One critic remarks in a quotation on the back of this edition that the best stories “have an imaginative richness that makes them seem like compressed novels, evoking complex worlds.” A story is not necessarily superior because it seems like a novel, however compressed or complex. The risk is that the “novelistic” story has been asked to carry too much. There’s a danger of it being freighted with events, details, and a narrator’s comments like an overloaded transport truck that topples its load on the highway and blocks the flow of traffic. Dobozy’s generally vivid prose is not spare or minimalist, but occasionally the sheer weight of excess baggage clogs lengthy sentences, difficult to perfect in any case, and readers may struggle their way to the end. For example, from an interesting and thematically relevant story, “The Restoration of the Villa Where Tíbor Kálmán Once Lived,” we have this packed and incomplete sentence, part of a catalogue of attributes, with its awkward reliance upon a copula verb followed by a secondary time clause: “The shaded gallery, with its columns and ivy, unbearable for him because the only time a smile ever played across Ági’s face was when she stepped out onto it and took in the smells of the garden and sunshine she and half the country had dreamed about in cellars and shelters during the siege, when all they had was the sound of bombs, the slow fog of plaster shaken from the walls and ceiling and floor with every explosion.” In most stories, however, the sentences are more often manageable and graceful than not, and enriched with strong images. Among several fine narratives, including the haunting “The Animals of the Budapest Zoo, 1944 – 1945,” the masterpiece of Siege 13 may well be “The Beautician.” The narrator, a graduate student in search of authenticity for his thesis in Central European Studies, betrays the trust of Holló, the custodian of a Hungarian community center. The custodian, however, wears make-up and discombobulates conventional notions of gender identity. His own story about surviving Hungary is complex and fascinating, and challenges the narrator’s ethics and exploitation of an individual’s experiences.

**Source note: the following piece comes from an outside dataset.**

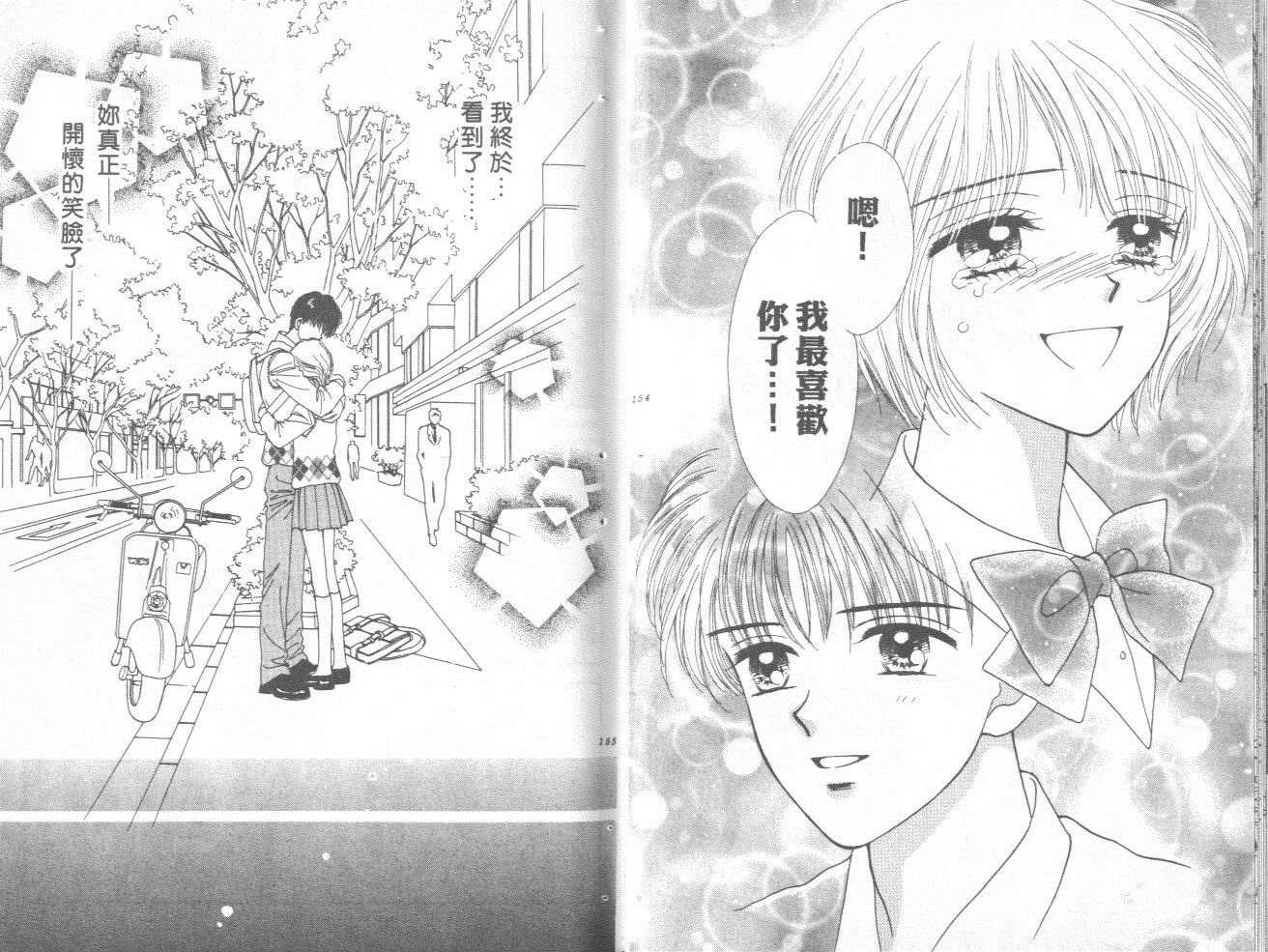 只爱你一人韩漫全集-vol_02无删减无遮挡章节图片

Stories about guilt, betrayal, and relentless brutality, sparing not even children, can benumb the reader. Dobozy, however, for the most part keeps our attention not only through the speech and personal qualities of his fully human characters, but also through his adroit handling of comedy, albeit dark at times, which has the salutary effect of rendering the unendurable bearable. This is especially true in “The Homemade Doomsday Machine,” suitably placed last in the collection, depicting the unusual preoccupation of a convincing, nine-year-old genius. However grim and dark the memories and events of Siege 13, the lights of compassion and humour in the midst of horror save us all.